YOUR GOAL
In the entries that follow, how many lines contain "site"? Please reply with only the number.

ENTRIES SHOWN

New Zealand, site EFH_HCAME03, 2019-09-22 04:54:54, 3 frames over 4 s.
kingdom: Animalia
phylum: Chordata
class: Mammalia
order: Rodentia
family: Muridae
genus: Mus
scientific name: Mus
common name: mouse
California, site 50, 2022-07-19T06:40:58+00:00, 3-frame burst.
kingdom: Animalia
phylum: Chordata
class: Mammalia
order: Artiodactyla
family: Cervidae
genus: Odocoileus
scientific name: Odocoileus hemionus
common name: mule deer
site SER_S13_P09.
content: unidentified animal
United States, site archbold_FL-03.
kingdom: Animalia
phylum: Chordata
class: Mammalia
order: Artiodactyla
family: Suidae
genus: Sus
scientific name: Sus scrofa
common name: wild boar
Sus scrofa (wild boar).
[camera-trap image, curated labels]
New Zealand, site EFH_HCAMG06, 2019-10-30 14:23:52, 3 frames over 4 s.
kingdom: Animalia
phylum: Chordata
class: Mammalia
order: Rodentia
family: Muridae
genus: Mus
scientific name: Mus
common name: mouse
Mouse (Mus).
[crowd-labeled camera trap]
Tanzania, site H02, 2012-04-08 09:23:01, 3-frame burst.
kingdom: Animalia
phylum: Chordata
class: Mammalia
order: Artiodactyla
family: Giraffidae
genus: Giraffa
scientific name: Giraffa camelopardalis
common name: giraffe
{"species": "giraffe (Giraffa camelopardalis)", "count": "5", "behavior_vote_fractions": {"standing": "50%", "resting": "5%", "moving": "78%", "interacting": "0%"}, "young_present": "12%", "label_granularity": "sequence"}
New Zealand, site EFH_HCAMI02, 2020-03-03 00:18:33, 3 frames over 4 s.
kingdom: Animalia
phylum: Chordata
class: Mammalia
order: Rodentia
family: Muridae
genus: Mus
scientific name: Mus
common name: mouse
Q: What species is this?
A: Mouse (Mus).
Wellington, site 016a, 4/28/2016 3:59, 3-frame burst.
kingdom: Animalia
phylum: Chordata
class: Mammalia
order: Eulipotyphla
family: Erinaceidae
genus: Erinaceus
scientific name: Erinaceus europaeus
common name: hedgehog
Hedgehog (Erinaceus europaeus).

EXERCISE RESPONSE
8